Sandin concerned an inmate in Hawaii who was not allowed to call witnesses at a disciplinary hearing for misconduct that had placed him in solitary for thirty days. The Court of Appeals of the Ninth Circuit had held in 1993 that the inmate, Demont Conner, had a "liberty interest," allowing him a range of procedural protections in remaining free from solitary confinement. The Supreme Court overruled the Court of Appeals, stating that the inmate had no "liberty interest." Due process protections play a role only if the state's action has infringed on some separate, substantive right that the inmate possesses. For example, Wolff's loss of good-time credit was a substantive right that he possessed. The punishment Conner had received "was within the range of confinement to be normally expected" since he was serving thirty years-to-life for a number of crimes, including murder.
"States may create liberty interests which are protected by the due process clause," but these will be limited to actions that "impose atypical and significant hardship on the inmate in relation to the ordinary incidents of prison life." Being put in solitary confinement in a prison where most inmates are limited to their cells most of the day anyway is not a liberty-interest issue. Because there was no liberty interest involved, how the hearing was handled was irrelevant.

(Stored data entries)

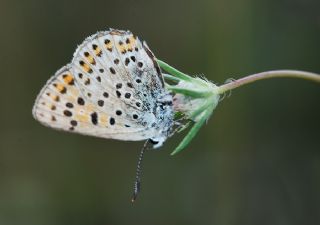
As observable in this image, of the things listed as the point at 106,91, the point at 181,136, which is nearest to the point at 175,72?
the point at 106,91

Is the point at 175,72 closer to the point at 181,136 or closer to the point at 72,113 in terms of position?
the point at 72,113

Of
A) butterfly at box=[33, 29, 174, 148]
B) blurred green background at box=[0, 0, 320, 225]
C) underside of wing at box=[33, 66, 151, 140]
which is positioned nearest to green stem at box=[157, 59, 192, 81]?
butterfly at box=[33, 29, 174, 148]

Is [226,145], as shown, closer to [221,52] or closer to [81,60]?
[221,52]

[Problems to solve]:
1. In the passage on the Sandin case, what sentence was Demont Conner serving?
2. Condense the paragraph of the Sandin passage that begins "States may create liberty interests" into a short bulleted list that keeps its main facts.
3. Continue the passage on the Sandin ruling, picking up after its final sentence.

[Results by task]:
1. He was serving thirty years-to-life for a number of crimes, including murder.

2.
- States may create liberty interests protected by the due process clause, but only for actions that "impose atypical and significant hardship on the inmate in relation to the ordinary incidents of prison life."
- Solitary confinement does not raise a liberty-interest issue in a prison where most inmates are confined to their cells for most of the day anyway.
- With no liberty interest at stake, the handling of the hearing did not matter.

3.
Based on this ruling, the Court held that a federal court should consider a complaint to be a potential violation of a prisoner's due process rights only when prison staff imposed "atypical and significant hardship on the inmate." Mismanaged disciplinary hearings or temporary placement in solitary were just "ordinary incidents of prison and life and should not be considered violations of the Constitution."
Chief Justice Rehnquist asserted that past Supreme Court decisions have "led to the involvement of Federal courts in the day-to-day management of prisons, often squandering judicial resources with little offsetting benefit to anyone." Judges should allow prison administrators the flexibility to fine tune the ordinary incidents of prison life.
This decision continues the more conservative trend of the Supreme Court. Before the 1960s prisoners had few rights. A climate of reform beginning in the 1960s brought about a rash of cases that extended prisoners' rights over time. The pendulum has swung back since the 1980s. A more conservative approach has led to more judicial restraint as the courts sought to balance the constitutional rights of the prisoners with the security interests of the correctional administrators.